Diese „Sommergäste“sind weit entfernt von Peter Steins noblen Übungen mit Russen, aber auch von Achim Bennings feinsinniger Annäherung an die „Sommergäste“mit Erika Pluhar im Burgtheater, die 1980 zum Berliner Theatertreffen eingeladen war.
Diese Gorki-Figuren haben eine Viechswut, wobei sie kurioserweise wie entfesselte Charaktere von Botho Strauß wirken, die immer wieder ihren kultivierten Diskurs sprengen. Da reißt die hübsche Julija, Frau des Ingenieurs, plötzlich eine Pistole aus ihrer Clutch und versucht, den Gatten zum Selbstmord zu überreden: Schnell bitte, der Lover wartet!

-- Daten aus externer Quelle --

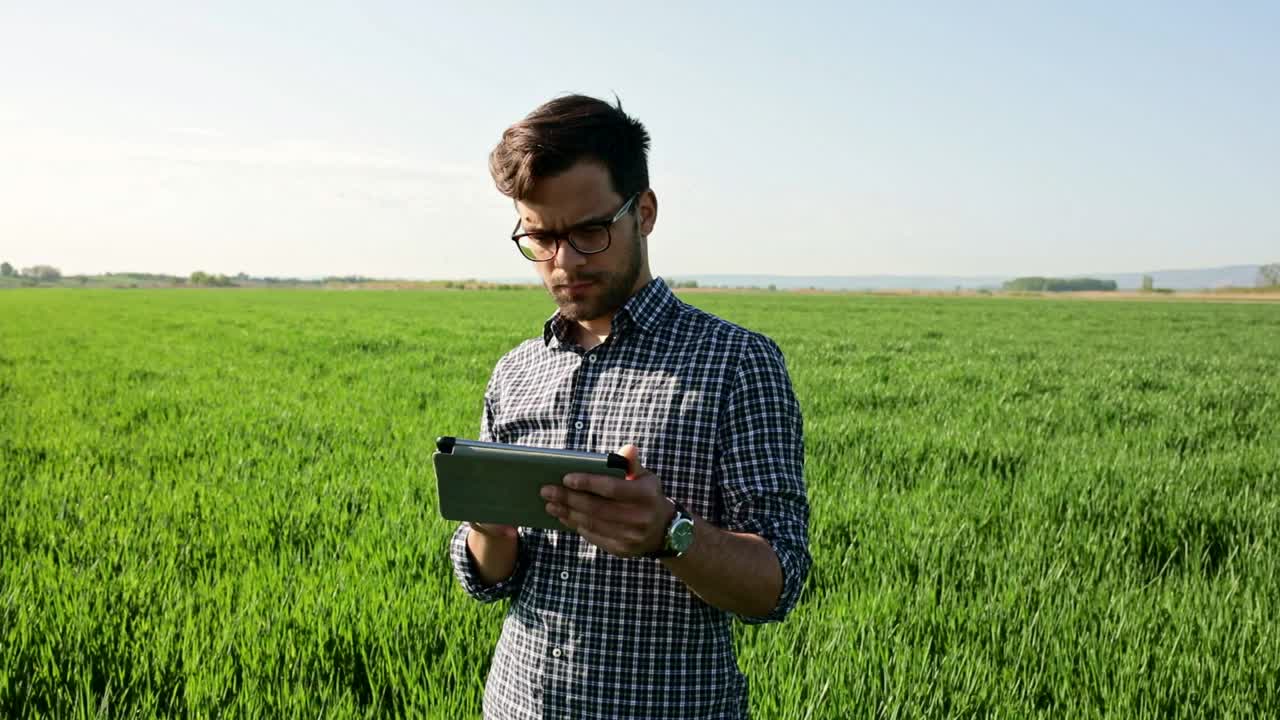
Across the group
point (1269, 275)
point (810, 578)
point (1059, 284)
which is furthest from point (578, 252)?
point (1059, 284)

Das bunt gemischte Ensemble, Deutsche, Russen, die in Deutschland aufgewachsen sind, Slowenen, Österreicher, musiziert eine raue Sprachsymphonie über Sehnsüchte und Enttäuschungen. Mit deren Einstudierung hat Titov etwas Einmaliges geschaffen. Die meisten Figuren sind typengerecht besetzt. Doch ist dies kein bun˜uelesker Film, sondern eine Kreation, die über das Wort und die Dialoge funktioniert – im beredten Bühnenbild von Raimund Orfeo Voigt: Advokat Bassow hat ein großes, aber wenig geschmackvolles Haus – und eingerichtet ist es auch noch nicht.
Die Bürger, die Zaren und Putin
Von all den temperamentvollen Glückshandwerkern, die hier verzweifelt versuchen, ihr Schicksal neu zusammenzuschrauben, bleiben ein paar besonders in Erinnerung: Genija Rykova, die enttäuschte Idealistin Warwara Michajlowna, Primozˇ Pirnat als ihr Mann, der Anwalt, der so gern den guten und sanften Menschen beschwört, der er selbst wohl am allerwenigsten ist. Gerti Drassl begeistert als schneidende Poetin, noch mehr Marie-Lou Sellem als Ärztin, die Einzige, die ernsthaft die Welt verbessern will. Vor allem die Zeichnung der Frauen gelang Titov genial, facettenreich und einfühlsam. Großartig ist aber auch Thomas Dannemann, der ratlose Schriftsteller, ein Alter Ego Gorkis wie auch der hellsichtige Rjumin (Marko Mandic).´ Martin Schwab entzückt als ehemaliger Industrieller. Öfter scheint das Drama am Mord vorbeizuschrammen, schließlich gibt es einen Selbstmord. Auch Gorki versuchte sich zu erschießen.
Das Programmheft klagt das Bürgertum an, „das an Egoismus, Selbstentfremdung und Langeweile erstickt“. Allerdings scheinen die Chancen gesellschaftlicher Veränderung auch gering angesichts autokratischer Politik, die Widerstand immer wieder ausschaltet. Nicht nur in Russland.
Die wahre Ursache der russischen Katastrophen, die der Revolution vorangingen, war nicht der Mittelstand, sondern die lange, skrupellose Herrschaft der Zaren, die zuletzt der britische Historiker Simon Sebag Montefiore in seinem Buch „Die Romanows“spannend beschrieb. Montefiore erläutert, dass Putins Regime ähnlich funktioniert. Das klingt auch in diesen „Sommergästen“an.